Direction 1
Translate this sentence from the Loctite glue thread into Spanish: "Usually, polyurethane glue requires moisture to activate, but that doesn't appear to be the case with the Go2."
Direction 2
Carry the Loctite glue thread forward from its final line.

Text segment
* START *

# Loctite glue?



## kilowatt62 (Aug 18, 2019)

Has anyone used this? Opinions? Reviews?
Was in the bargain bin for $2.49 at my local Busy Beaver hardware store. 
I grabbed 3. Gorilla glue Version I have, and like, is nearly $7.00
Ingredients include polyurethane & polyoxysilane.
5 minute work time. Set in 30mins. 24hr cure.


----------



## OilValleyRy (Oct 3, 2021)

I’m currently using a slightly different loktite CA glue. Found it at a Dollar General store near the engine oil and painters tape, silver bottle with “automotive” and “gel” on the label. Has those handy blue levers for squeezing. I thought gel sounds good. I hate the watery stuff. Don’t recall the price, maybe $3 or $4. Works well for me. 
Probably similar to what your posted, just a gel formula. No complaints about it from here.


----------



## Lehigh74 (Sep 25, 2015)

Didn't find much on it at Loctite. Most products they have a full description, but this is all they had for the Go2 glue.

*Looking for an invisible repair that is water resistant and sets with no clamping? 
By mixing the strength of Polyurethane and the versatility of Polyoxysilane we provide you with the best glue formula for repairing, crafting and building jobs.*

Usually, polyurethane glue requires moisture to activate, but that doesn't appear to be the case with the Go2.


----------



## Trackjockey05 (Jun 30, 2020)

I’ve used the Loctite stuff in a pinch, no issues with it here, but I prefer the Gorrilla glue gel for most of my projects


----------



## kilowatt62 (Aug 18, 2019)

* END *

(Spatial questions linked to pictures)
* START *

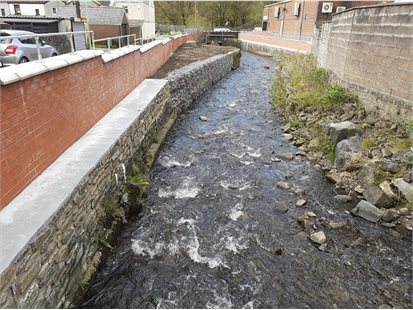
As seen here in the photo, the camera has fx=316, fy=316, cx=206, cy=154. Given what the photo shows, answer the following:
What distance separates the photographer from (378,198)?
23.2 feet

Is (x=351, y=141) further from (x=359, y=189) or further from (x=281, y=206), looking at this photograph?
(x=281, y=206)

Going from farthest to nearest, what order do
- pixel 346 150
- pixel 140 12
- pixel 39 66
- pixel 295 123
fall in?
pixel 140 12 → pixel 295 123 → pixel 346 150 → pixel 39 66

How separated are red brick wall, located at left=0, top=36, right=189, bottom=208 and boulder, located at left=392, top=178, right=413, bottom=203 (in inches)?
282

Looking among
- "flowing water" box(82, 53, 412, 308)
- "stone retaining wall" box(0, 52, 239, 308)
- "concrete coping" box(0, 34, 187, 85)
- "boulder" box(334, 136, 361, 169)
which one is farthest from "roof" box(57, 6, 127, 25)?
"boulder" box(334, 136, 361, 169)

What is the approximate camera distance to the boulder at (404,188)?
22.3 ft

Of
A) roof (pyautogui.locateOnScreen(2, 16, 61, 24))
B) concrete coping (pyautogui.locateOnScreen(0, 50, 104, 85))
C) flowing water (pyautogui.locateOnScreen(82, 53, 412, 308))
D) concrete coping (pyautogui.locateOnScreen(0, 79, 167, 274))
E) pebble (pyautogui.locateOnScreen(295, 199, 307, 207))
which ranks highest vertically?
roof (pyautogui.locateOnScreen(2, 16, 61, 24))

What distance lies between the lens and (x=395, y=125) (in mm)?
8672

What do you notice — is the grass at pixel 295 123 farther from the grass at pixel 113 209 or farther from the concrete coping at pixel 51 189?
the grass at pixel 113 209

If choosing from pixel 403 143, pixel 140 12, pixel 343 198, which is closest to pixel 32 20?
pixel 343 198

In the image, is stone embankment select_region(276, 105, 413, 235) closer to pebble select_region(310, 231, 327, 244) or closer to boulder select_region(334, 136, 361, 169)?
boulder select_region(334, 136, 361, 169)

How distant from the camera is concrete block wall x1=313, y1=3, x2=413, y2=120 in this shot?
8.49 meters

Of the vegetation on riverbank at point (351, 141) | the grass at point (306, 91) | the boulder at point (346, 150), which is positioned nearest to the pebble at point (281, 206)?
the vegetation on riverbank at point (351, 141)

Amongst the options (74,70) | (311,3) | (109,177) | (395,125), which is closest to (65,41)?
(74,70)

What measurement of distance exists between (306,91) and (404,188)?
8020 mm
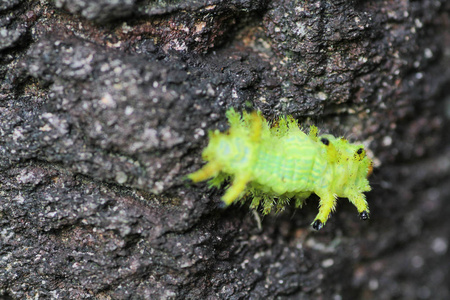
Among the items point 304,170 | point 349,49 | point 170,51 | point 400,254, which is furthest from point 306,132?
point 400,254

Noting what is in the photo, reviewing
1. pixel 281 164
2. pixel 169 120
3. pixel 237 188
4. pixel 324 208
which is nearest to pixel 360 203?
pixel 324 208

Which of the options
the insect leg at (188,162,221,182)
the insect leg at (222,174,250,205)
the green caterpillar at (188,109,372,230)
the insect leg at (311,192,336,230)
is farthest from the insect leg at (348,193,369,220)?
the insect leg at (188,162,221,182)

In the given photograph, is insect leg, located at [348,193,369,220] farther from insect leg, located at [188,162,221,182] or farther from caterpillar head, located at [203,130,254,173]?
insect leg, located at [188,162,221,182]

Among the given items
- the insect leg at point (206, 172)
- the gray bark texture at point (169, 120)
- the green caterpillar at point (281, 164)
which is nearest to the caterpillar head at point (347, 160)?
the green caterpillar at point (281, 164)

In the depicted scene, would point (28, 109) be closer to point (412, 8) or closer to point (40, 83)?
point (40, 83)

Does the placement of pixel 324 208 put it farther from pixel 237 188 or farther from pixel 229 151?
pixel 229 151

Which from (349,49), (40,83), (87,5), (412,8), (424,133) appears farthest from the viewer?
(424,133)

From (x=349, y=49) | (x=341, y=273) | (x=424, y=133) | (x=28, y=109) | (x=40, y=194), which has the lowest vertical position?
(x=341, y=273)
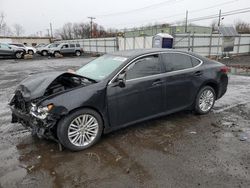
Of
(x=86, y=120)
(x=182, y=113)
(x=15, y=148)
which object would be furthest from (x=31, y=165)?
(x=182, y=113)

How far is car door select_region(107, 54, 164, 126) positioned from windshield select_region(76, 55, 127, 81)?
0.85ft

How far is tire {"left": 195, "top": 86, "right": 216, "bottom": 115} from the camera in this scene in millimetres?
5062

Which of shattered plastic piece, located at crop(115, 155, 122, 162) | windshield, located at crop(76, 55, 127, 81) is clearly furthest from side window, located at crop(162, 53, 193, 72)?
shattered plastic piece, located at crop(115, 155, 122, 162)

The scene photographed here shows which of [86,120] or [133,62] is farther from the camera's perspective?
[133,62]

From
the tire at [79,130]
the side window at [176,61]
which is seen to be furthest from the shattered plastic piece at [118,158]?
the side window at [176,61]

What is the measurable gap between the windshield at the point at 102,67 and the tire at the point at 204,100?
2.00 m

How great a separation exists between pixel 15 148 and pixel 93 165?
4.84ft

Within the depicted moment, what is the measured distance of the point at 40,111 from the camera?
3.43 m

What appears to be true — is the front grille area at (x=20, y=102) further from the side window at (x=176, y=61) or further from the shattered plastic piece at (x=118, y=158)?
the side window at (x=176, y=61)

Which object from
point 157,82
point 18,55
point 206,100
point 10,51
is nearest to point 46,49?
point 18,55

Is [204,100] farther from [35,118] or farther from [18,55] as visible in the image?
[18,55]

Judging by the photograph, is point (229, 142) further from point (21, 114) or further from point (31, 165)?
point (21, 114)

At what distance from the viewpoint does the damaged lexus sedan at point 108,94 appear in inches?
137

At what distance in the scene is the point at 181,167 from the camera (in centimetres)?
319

* END *

Final result 1
Normalmente, el pegamento de poliuretano necesita humedad para activarse, pero no parece ser el caso del Go2.

Final result 2
OilValleyRy said:


> I’m currently using a slightly different loktite CA glue. Found it at a Dollar General store near the engine oil and painters tape, silver bottle with “automotive” and “gel” on the label. Has those handy blue levers for squeezing. I thought gel sounds good. I hate the watery stuff. Don’t recall the price, maybe $3 or $4. Works well for me.
> Probably similar to what your posted, just a gel formula. No complaints about it from here.



OilValleyRy. 
Okay. Cool.
I have no idea yet if this stuff is gel type. I hope so. I also dislike the watery stuff. Grrr-argh.
The Gorilla glue I normally use for heavy duty projects is a super thick gel. Almost paste like actually. It’s ‘smearable’ you might say.
Just ‘cause I can, I’ll ‘sniff’ around’ for the glue you mentioned at my local DG stores. “Only like 5 or so of them within a 10 mile radius of me!” Pun intended.


----------



## kilowatt62 (Aug 18, 2019)

Lehigh74,

Directions do indeed suggest using water when bonding smooth surfaces. ie; metal, glass, etc.


----------



## kilowatt62 (Aug 18, 2019)

Trackjockey05 said:


> I’ve used the Loctite stuff in a pinch, no issues with it here, but I prefer the Gorrilla glue gel for most of my projects


Trackjockey, 
Gorilla glue. As do I. See my post to Lehigh...


----------



## kilowatt62 (Aug 18, 2019)

Suffice it to say that; Anytime I find a glue that differs from what I already have in my stash, I’ll buy it. Chalk it up to a paranoia of not not having proper glue needed on the whim of a project at hand. I have more tools than I probably need as well. But hey, finding them is a lot of fun in my mind.
Grampa taught me; “ buy at least one new tool every payday. $5 or $500. You’ll be glad you did when the curtain falls.”
Smart man he was.


----------



## Patrick1544 (Apr 27, 2013)

I like the Loctite gel glue.


----------



## gunrunnerjohn (Nov 10, 2010)

The most common glue for me is Loctite 416, next is Loctite 380 Black-Max. Of course, in the epoxy camp, JB-Weld and JB-Kwik are my primary go-to products. I have a bunch of other types, but they don't get much use.


----------



## Bill Webb (Sep 14, 2015)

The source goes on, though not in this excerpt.